0

I am trying to find a way to compare some text in 2 files and if a match is found then run a process.

Here are examples of the files;

'File A' = Automated list of text with this format;

example1
ex2
289 Example
fht_nkka

'File B' = File names from a directory search;

example1
test2
test4785

Using my 2 example files, I want to search them both and find matches.

So 'File A' above contains 'example1' and 'example1' is in 'File B'. What I want to be able to do is create 'string[] match based on all matches. Is there an easy way of doing this?

NOTE: these files do not always have the same line data or amount of lines in.

Pickled Egg
  • 123
  • 3
  • 12
  • UPDATE - I can also change the layout of 'File A' if needed but the line items will be the same either way – Pickled Egg Sep 09 '13 at 12:31
  • 1
    have you tried anything? any code sample? – fhnaseer Sep 09 '13 at 12:34
  • I am a beginner with C# so not tried anything yet as I am stuck as to how to do it. I have other searches being run elsewhere but they are looking for static search criteria, this dynamic 'search and run' process has stumped me :S – Pickled Egg Sep 09 '13 at 12:52
  • 1
    If this project grows beyond the capabilities of your homegrown solution, you may want to look into [Lucene.Net](http://lucenenet.apache.org/) – mbeckish Oct 03 '13 at 13:19

4 Answers4

1
  1. Use System.IO.File.ReadAllLines() on each of the two files to create two string arrays.
  2. Create a sorted version of array containing filenames to improve search performance.

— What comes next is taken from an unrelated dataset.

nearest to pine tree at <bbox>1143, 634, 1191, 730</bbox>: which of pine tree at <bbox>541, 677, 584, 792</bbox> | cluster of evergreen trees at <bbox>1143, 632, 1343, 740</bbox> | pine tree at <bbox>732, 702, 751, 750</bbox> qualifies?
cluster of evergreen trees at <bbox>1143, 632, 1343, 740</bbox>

You can use LINQ for this purpose.
  3. Given that your first file has a fixed layout, your required filename should always be at Line No. 4 for each record, so you can use a for loop on your second array with fixed increment to read the required filename.
  4. Use Array.BinarySearch() to quickly locate whether that required filename exists in the list of files (the other array that is).

Here is a rough sketch of the code:

string[] AllRecs = System.IO.File.ReadAllLines(FIRST_FILE_PATH);
string[] AllFileNames = System.IO.File.ReadAllLines(SECOND_FILE_PATH);
Array.Sort(AllFileNames);

for (int i = 3; i < AllRecs.Length; i += 8) 
{
    if (Array.BinarySearch(AllFileNames, AllRecs(i) + ".exe") >= 0)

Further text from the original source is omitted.